Last Updated 14 March 2011, 18:00 IST

On Monday though, “aloo paranthas” served with hot spicy Tibetan pickle, were an add-on menu just for the day, as sales hit abysmally low during most part of the year.
Curious visitors, including foreign nationals, had been thronging the venue since early morning hoping the Dalai Lama’s right to retire will not see the light of the day. That they were unclear on how things would shape up for the Tibetan struggle for autonomy only mounted to their fears.

Deputy Speaker of the House Gyatu Dolma found it difficult to hold her emotions, albeit she fell short of crying as she talked on the issue to Deccan Herald. “We knew it was coming. But its difficult to sit on judgment on such an issue. I feel a sense of pride in our leader,” she said.

Dolma, who was initially in the race for the prime minister’s post for which the elections are scheduled to be held on March 20, explained how it was a session of pin-drop-silence inside the House, something which she had never experienced as a parliamentarian.

House Speaker Penpa Tsering said he hoped the House will get a sense of direction in the coming days. Tibetan activist and local writer Tenzin Tsundu said the promise of change, which the Buddhist spiritual leader has exhibited, should be seen in the right spirit. “We must take up the challenge he has given us. He will still remain the tallest leader, irrespective of his role,” Tsundu said.

There was a sudden rush, even from the local Tibetans, towards the entrance of the parliament secretariat as one of the officials started to hand out a translated text of the Dalai Lama message to newspersons.

Many journalists scribbled on the text hurriedly scrolling down each carefully written word on the page. That the decision and deliberations had been put off for another day only added to the somber mood.

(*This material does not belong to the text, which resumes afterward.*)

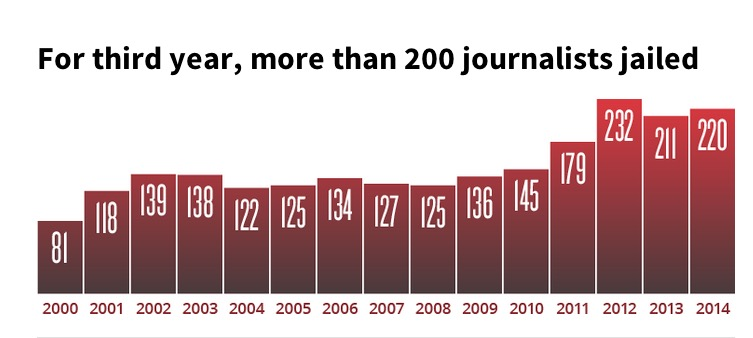 CPJ THIRD YEAR 200 JOURNALISTS KILLED GRAPHIC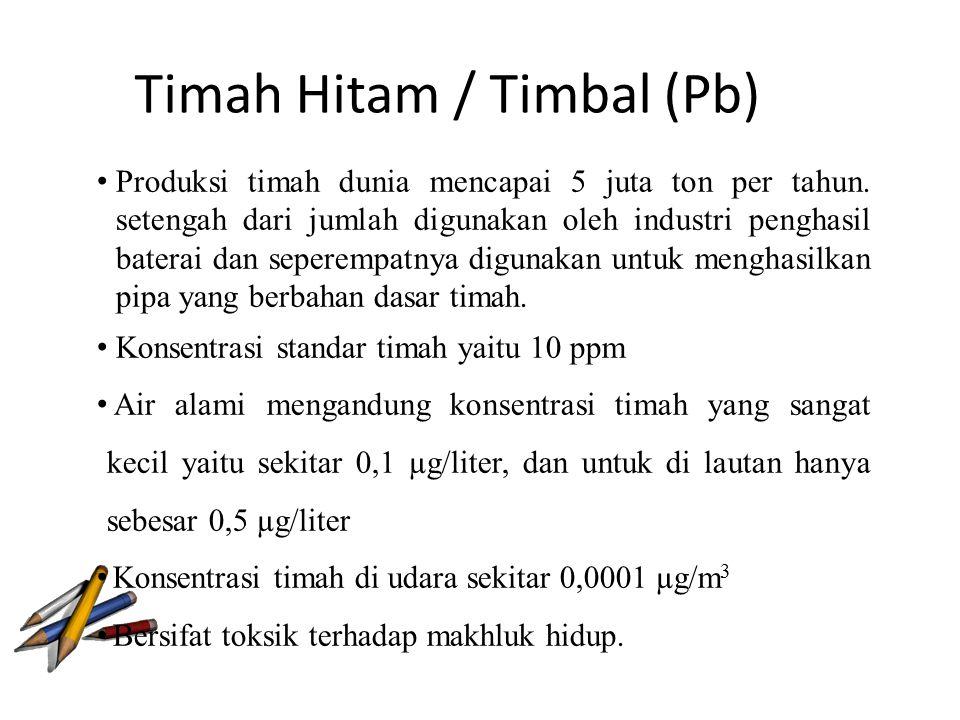 Timah Hitam / Timbal (Pb)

 ‘Setback for freedom movement’
Prime minister of the Tibetan government-in-exile Prof Samdong Rinpoche said the decision of the Dalai Lama to quit political mentorship has come as a setback for the Tibetan struggle movement, DHNS reports from Dharamshala.
He said there are fears in the mind of the people who are clearly concerned. “At least I am not ready for this change. The people of Tibet are also not ready. The people have not been able to digest this decision. But, the Dalai Lama is unlikely to go back on his decision,” the PM said.